Une approche participative dirigée par la collectivité sera employée pour la production et la diffusion du programme d’enseignement audio-visuel de manière à faciliter les discussions et l’apprentissage parmi les parents et à améliorer l’adoption des meilleures pratiques pour le développement précoce du cerveau. Des travailleurs sociaux formés produiront des scripts et des vidéos adaptées au contexte local en y impliquant des mères et des pères modèles qui utilisent déjà les meilleures pratiques de soins de la petite enfance. Des messages vidéo mettant l’accent sur l’allaitement maternel exclusif, la vaccination, la promotion de la stimulation précoce et la santé maternelle seront diffusés par des agents de vulgarisation sociale/sanitaire qui ont reçu une formation et utilisent du matériel portable fonctionnant à piles rechargeables.

Les parents seront organisés en groupes pour regarder ces vidéos et participer aux discussions et échanger leurs expériences après que la vidéo ait été présentée.
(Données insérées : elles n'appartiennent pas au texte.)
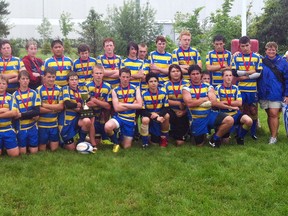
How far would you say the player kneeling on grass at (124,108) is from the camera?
6543 millimetres

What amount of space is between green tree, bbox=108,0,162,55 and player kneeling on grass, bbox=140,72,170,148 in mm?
13203

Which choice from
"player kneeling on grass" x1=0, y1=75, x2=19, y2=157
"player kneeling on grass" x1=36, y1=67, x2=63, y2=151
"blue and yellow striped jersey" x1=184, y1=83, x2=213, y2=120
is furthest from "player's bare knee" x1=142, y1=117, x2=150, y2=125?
"player kneeling on grass" x1=0, y1=75, x2=19, y2=157

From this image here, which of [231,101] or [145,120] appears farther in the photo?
[231,101]

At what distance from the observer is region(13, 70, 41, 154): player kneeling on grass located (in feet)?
20.3

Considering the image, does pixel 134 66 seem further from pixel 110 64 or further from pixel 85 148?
pixel 85 148

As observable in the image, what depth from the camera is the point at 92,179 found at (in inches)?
203

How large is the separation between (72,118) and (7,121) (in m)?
1.07

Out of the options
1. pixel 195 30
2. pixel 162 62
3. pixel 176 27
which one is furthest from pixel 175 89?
pixel 176 27

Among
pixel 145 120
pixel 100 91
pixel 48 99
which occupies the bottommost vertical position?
pixel 145 120

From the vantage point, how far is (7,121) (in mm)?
6082

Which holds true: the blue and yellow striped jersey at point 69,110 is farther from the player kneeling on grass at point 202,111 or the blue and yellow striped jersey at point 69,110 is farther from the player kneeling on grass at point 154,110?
the player kneeling on grass at point 202,111

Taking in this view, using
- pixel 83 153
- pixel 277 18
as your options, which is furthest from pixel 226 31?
pixel 83 153

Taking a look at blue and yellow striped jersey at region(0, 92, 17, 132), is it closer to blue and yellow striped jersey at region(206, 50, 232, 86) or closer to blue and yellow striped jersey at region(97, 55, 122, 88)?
blue and yellow striped jersey at region(97, 55, 122, 88)

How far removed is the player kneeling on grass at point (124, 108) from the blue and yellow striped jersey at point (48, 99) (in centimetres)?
89
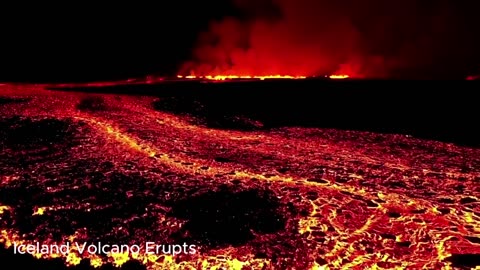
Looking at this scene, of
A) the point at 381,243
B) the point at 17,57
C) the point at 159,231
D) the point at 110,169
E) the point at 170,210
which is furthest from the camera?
the point at 17,57

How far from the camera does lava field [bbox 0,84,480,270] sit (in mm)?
3316

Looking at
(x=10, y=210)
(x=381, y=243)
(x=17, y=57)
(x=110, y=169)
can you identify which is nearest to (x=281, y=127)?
(x=110, y=169)

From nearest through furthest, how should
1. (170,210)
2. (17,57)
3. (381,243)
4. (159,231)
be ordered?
1. (381,243)
2. (159,231)
3. (170,210)
4. (17,57)

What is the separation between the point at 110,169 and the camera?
5066 mm

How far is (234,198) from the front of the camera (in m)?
4.29

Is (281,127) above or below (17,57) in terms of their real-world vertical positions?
below

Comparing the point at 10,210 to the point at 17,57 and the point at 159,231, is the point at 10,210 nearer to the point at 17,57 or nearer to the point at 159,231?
the point at 159,231

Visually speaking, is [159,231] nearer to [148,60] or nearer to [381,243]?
[381,243]

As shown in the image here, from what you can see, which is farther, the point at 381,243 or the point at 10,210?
the point at 10,210

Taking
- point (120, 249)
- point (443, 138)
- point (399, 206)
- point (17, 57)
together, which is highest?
point (17, 57)

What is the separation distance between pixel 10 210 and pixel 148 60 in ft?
44.3

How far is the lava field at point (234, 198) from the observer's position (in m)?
3.32

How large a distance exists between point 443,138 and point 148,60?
1312cm

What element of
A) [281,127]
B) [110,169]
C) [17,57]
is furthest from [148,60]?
[110,169]
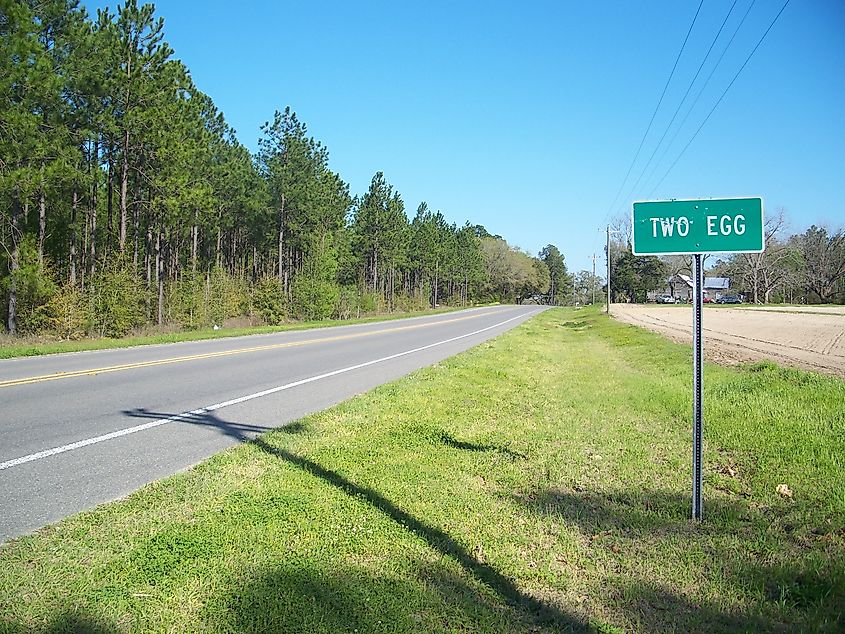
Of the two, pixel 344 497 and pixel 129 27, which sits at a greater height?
pixel 129 27

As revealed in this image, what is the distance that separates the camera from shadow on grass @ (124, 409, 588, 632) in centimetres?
314

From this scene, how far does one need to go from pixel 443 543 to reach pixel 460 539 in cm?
15

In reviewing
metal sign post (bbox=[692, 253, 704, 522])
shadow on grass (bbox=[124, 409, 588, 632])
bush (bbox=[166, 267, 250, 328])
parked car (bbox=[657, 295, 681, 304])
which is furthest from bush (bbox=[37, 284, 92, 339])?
parked car (bbox=[657, 295, 681, 304])

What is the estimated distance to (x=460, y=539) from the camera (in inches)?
159

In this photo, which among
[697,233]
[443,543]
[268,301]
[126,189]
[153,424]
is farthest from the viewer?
[268,301]

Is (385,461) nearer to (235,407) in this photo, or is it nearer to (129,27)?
(235,407)

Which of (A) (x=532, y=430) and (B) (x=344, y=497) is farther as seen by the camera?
(A) (x=532, y=430)

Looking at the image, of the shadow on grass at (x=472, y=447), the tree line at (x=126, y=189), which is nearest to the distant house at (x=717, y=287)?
the tree line at (x=126, y=189)

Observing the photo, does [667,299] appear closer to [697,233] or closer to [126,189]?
[126,189]

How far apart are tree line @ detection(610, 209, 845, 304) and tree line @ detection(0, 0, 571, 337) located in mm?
54022

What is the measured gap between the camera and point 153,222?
3466 centimetres

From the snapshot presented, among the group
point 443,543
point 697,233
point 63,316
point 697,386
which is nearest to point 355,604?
point 443,543

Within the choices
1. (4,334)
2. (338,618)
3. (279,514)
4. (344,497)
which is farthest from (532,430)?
(4,334)

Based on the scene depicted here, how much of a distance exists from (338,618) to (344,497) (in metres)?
1.77
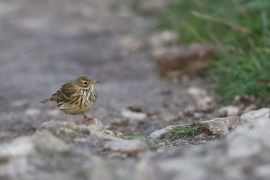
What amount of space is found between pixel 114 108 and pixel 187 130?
8.37ft

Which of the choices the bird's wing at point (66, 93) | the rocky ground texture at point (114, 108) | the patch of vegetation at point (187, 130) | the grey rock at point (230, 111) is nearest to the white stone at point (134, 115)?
the rocky ground texture at point (114, 108)

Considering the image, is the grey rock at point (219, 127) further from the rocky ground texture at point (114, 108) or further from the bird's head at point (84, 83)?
the bird's head at point (84, 83)

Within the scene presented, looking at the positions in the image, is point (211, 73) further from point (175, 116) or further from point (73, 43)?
point (73, 43)

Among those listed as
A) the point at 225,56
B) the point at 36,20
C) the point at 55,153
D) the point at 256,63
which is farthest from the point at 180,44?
the point at 55,153

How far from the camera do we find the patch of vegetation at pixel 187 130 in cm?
552

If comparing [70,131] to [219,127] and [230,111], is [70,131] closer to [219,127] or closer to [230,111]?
[219,127]

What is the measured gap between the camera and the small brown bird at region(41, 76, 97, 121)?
6.10 metres

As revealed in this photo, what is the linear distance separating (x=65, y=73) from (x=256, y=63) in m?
3.29

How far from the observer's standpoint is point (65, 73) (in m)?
10.3

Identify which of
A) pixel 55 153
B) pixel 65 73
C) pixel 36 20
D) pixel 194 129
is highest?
pixel 36 20

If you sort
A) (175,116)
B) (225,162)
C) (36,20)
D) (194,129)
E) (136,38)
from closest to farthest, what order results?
(225,162)
(194,129)
(175,116)
(136,38)
(36,20)

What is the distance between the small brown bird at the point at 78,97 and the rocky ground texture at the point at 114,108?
0.87 feet

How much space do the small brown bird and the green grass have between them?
74.3 inches

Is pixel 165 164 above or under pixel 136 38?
under
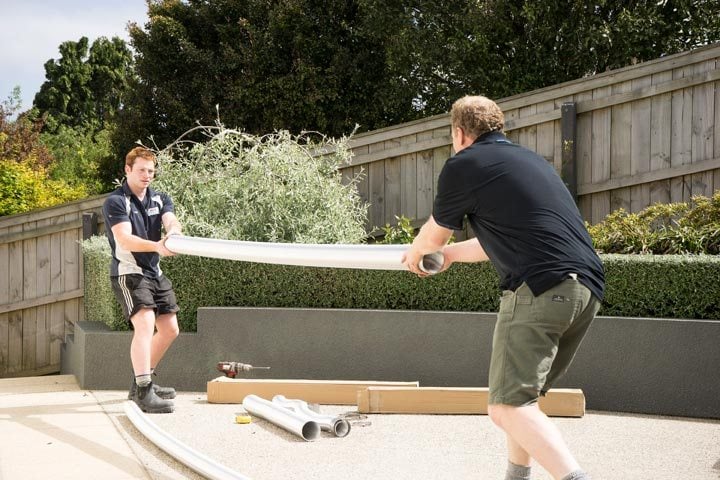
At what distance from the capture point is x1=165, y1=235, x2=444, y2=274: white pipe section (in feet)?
11.3

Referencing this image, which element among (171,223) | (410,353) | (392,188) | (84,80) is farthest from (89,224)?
(84,80)

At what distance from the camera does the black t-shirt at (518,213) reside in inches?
121

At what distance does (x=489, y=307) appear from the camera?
6.30 meters

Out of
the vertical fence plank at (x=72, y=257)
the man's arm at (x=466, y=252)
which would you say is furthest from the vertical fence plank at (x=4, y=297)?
the man's arm at (x=466, y=252)

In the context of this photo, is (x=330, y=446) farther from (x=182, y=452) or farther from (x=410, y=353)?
(x=410, y=353)

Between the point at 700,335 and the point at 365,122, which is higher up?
the point at 365,122

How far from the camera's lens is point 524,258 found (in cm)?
310

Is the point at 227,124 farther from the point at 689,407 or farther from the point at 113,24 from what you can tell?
the point at 113,24

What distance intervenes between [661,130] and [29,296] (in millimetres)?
6623

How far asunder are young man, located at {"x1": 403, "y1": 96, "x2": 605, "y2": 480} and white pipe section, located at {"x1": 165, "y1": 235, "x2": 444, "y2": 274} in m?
0.20

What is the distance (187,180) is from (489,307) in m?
3.15

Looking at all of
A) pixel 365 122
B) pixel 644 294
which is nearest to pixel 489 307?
pixel 644 294

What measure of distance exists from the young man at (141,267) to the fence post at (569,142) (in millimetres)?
3974

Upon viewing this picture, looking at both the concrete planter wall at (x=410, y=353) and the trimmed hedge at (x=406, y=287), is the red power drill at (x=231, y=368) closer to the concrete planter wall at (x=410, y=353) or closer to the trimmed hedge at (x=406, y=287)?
the concrete planter wall at (x=410, y=353)
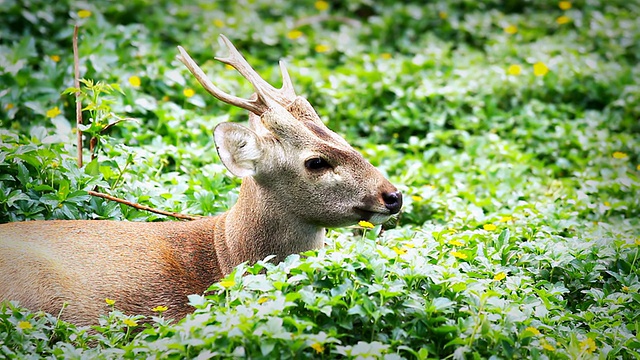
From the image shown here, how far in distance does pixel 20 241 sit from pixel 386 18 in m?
6.01

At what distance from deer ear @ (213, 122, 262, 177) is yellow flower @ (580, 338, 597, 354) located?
1791mm

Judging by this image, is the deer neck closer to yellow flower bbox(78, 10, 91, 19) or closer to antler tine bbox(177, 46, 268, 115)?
antler tine bbox(177, 46, 268, 115)

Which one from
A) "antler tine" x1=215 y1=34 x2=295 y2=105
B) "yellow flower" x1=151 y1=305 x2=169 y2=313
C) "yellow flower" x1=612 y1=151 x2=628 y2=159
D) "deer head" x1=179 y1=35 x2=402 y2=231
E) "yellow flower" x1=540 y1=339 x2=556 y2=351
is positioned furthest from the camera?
"yellow flower" x1=612 y1=151 x2=628 y2=159

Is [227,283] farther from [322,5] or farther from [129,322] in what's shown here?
[322,5]

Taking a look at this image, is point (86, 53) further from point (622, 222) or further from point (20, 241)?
point (622, 222)

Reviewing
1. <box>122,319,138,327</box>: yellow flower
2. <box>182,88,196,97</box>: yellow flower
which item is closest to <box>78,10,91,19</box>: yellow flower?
<box>182,88,196,97</box>: yellow flower

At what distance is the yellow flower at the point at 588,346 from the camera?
3.94m

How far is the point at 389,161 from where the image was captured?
707 cm

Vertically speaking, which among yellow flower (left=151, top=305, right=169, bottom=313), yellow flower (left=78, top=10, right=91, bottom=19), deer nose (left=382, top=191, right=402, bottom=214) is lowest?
yellow flower (left=151, top=305, right=169, bottom=313)

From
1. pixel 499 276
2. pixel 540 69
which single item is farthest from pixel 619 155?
pixel 499 276

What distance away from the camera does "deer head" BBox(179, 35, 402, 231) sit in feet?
15.1

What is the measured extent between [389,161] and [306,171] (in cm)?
250

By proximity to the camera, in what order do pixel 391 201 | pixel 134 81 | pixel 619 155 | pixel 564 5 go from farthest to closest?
1. pixel 564 5
2. pixel 619 155
3. pixel 134 81
4. pixel 391 201

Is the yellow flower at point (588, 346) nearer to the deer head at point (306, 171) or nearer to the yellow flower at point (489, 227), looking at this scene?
the deer head at point (306, 171)
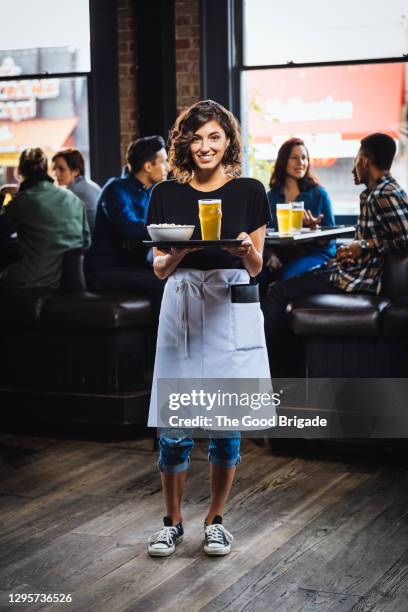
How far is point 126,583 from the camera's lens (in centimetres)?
312

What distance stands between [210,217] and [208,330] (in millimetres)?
393

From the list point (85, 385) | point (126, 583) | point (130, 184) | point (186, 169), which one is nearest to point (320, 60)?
point (130, 184)

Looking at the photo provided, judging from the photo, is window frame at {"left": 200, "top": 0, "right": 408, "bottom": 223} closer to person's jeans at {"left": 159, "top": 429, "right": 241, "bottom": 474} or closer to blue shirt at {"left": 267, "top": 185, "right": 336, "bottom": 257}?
blue shirt at {"left": 267, "top": 185, "right": 336, "bottom": 257}

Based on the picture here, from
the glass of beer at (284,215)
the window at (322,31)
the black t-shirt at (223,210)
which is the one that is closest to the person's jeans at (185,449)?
the black t-shirt at (223,210)

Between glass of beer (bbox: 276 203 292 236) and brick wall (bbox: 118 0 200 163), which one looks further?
brick wall (bbox: 118 0 200 163)

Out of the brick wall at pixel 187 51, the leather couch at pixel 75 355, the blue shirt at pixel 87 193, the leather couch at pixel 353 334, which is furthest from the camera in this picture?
the brick wall at pixel 187 51

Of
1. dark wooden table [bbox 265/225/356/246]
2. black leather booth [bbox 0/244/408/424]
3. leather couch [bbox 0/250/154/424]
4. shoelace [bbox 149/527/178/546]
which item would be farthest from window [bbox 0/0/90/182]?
shoelace [bbox 149/527/178/546]

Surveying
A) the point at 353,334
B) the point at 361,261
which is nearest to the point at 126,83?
the point at 361,261

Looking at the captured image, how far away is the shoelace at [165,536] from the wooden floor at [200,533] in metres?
0.06

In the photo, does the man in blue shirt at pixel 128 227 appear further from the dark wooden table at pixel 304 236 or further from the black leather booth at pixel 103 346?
the dark wooden table at pixel 304 236

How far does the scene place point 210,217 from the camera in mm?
3088

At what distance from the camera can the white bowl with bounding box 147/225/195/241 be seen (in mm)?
3031

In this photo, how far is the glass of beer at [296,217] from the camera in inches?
203

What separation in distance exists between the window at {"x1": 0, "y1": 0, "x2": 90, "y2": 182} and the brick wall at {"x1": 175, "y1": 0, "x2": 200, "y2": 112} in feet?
2.22
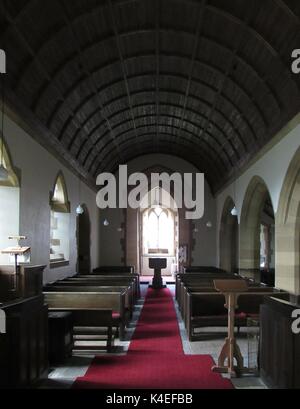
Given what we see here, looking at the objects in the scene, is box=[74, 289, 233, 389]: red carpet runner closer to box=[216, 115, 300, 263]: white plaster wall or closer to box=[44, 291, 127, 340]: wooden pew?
box=[44, 291, 127, 340]: wooden pew

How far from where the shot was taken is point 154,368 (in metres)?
5.50

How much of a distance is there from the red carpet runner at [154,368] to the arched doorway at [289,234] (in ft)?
8.08

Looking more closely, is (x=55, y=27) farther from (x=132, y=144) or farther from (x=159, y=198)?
(x=159, y=198)

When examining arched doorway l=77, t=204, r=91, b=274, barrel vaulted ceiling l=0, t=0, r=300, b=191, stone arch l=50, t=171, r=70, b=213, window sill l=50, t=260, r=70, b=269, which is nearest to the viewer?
barrel vaulted ceiling l=0, t=0, r=300, b=191

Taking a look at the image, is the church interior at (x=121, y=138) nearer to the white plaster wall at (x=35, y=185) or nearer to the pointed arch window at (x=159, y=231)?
the white plaster wall at (x=35, y=185)

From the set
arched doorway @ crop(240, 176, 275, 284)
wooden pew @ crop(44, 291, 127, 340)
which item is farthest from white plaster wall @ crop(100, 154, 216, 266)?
wooden pew @ crop(44, 291, 127, 340)

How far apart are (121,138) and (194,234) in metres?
5.25

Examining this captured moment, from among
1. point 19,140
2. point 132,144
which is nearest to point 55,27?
point 19,140

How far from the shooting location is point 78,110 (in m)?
10.8

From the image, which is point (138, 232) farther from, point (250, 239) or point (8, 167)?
point (8, 167)

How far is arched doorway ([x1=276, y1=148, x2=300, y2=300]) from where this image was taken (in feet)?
28.4

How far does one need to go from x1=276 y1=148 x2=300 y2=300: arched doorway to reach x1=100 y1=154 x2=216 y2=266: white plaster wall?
9.14 m

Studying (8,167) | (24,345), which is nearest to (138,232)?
(8,167)
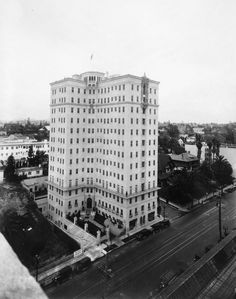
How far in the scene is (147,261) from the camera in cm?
4347

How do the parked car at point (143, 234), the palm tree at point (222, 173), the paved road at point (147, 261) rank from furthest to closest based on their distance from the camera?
the palm tree at point (222, 173) → the parked car at point (143, 234) → the paved road at point (147, 261)

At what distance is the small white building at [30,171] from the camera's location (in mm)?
76812

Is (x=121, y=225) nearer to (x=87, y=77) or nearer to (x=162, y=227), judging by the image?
(x=162, y=227)

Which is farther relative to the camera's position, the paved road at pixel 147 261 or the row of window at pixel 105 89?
the row of window at pixel 105 89

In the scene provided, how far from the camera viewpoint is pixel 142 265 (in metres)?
42.4

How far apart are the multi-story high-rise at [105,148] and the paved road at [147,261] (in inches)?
325

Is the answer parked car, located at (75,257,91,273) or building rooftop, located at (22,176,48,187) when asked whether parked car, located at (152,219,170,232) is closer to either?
parked car, located at (75,257,91,273)

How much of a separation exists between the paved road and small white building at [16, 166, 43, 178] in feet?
143

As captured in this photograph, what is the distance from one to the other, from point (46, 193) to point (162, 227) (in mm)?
33969

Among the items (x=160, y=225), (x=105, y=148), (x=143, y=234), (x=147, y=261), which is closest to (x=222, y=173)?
(x=160, y=225)

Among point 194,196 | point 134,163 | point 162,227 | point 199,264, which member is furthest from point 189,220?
point 199,264

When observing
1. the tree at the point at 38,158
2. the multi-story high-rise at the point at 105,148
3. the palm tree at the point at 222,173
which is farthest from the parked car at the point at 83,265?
the palm tree at the point at 222,173

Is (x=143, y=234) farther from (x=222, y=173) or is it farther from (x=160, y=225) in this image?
(x=222, y=173)

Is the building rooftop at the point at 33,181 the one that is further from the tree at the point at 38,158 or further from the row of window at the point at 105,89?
the row of window at the point at 105,89
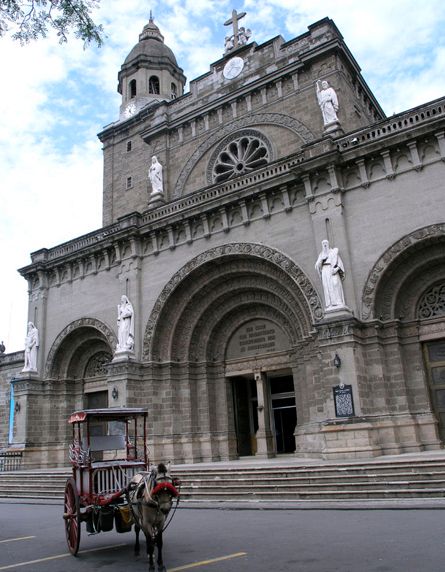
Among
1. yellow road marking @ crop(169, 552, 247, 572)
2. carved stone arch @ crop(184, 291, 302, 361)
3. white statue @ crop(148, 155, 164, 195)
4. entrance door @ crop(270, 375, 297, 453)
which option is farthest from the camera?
white statue @ crop(148, 155, 164, 195)

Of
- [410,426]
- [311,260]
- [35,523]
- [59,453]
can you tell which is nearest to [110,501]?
[35,523]

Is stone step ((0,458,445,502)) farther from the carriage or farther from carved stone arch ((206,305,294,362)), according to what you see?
carved stone arch ((206,305,294,362))

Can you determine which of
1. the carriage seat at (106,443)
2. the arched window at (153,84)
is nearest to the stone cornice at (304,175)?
the carriage seat at (106,443)

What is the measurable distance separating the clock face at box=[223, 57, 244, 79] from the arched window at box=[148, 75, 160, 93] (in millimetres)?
8308

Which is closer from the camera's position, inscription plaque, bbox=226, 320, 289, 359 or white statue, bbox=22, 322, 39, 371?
inscription plaque, bbox=226, 320, 289, 359

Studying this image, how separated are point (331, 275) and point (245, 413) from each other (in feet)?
26.8

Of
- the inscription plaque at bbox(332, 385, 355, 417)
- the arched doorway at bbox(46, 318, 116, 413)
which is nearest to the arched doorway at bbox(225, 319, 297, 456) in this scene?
the inscription plaque at bbox(332, 385, 355, 417)

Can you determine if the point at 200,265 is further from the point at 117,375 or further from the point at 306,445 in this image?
the point at 306,445

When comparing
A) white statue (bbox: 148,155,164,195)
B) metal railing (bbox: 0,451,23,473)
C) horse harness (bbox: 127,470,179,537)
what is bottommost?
horse harness (bbox: 127,470,179,537)

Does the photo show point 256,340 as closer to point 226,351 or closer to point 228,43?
point 226,351

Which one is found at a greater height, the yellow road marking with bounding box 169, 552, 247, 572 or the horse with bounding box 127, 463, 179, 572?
the horse with bounding box 127, 463, 179, 572

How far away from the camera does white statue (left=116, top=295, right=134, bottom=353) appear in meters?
23.2

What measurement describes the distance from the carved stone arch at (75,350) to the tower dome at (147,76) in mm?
14887

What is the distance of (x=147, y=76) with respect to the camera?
3512 centimetres
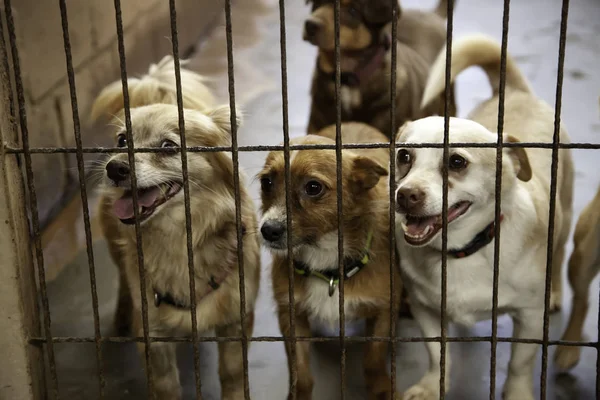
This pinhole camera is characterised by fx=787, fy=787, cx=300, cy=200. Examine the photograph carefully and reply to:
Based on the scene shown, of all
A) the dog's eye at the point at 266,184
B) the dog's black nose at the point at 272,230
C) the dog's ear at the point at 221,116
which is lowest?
the dog's black nose at the point at 272,230

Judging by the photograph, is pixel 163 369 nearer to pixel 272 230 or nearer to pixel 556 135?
pixel 272 230

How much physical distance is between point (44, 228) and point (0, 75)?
195 cm

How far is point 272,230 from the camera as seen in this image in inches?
86.2

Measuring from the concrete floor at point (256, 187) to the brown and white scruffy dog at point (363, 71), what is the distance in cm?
57

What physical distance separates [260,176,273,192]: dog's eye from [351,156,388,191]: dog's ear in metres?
0.24

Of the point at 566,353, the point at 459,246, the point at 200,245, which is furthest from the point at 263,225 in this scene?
the point at 566,353

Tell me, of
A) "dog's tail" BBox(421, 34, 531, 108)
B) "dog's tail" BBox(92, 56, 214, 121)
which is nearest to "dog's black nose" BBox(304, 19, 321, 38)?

Partenaires clés impliqués dans la prestation du programme

Les travailleurs sociaux seront chargés d’identifier, de mobiliser et d’organiser les parents (les soignants) pour qu’ils participent aux séances de formation et d’enseignement, de dispenser de la formation sur l’APJ et d’aider les agents de vulgarisation sanitaire (AVS) dans l’exécution du programme d’enseignement audio-visuel et le suivi de l’utilisation des calendriers d’APJ par les parents (soignants).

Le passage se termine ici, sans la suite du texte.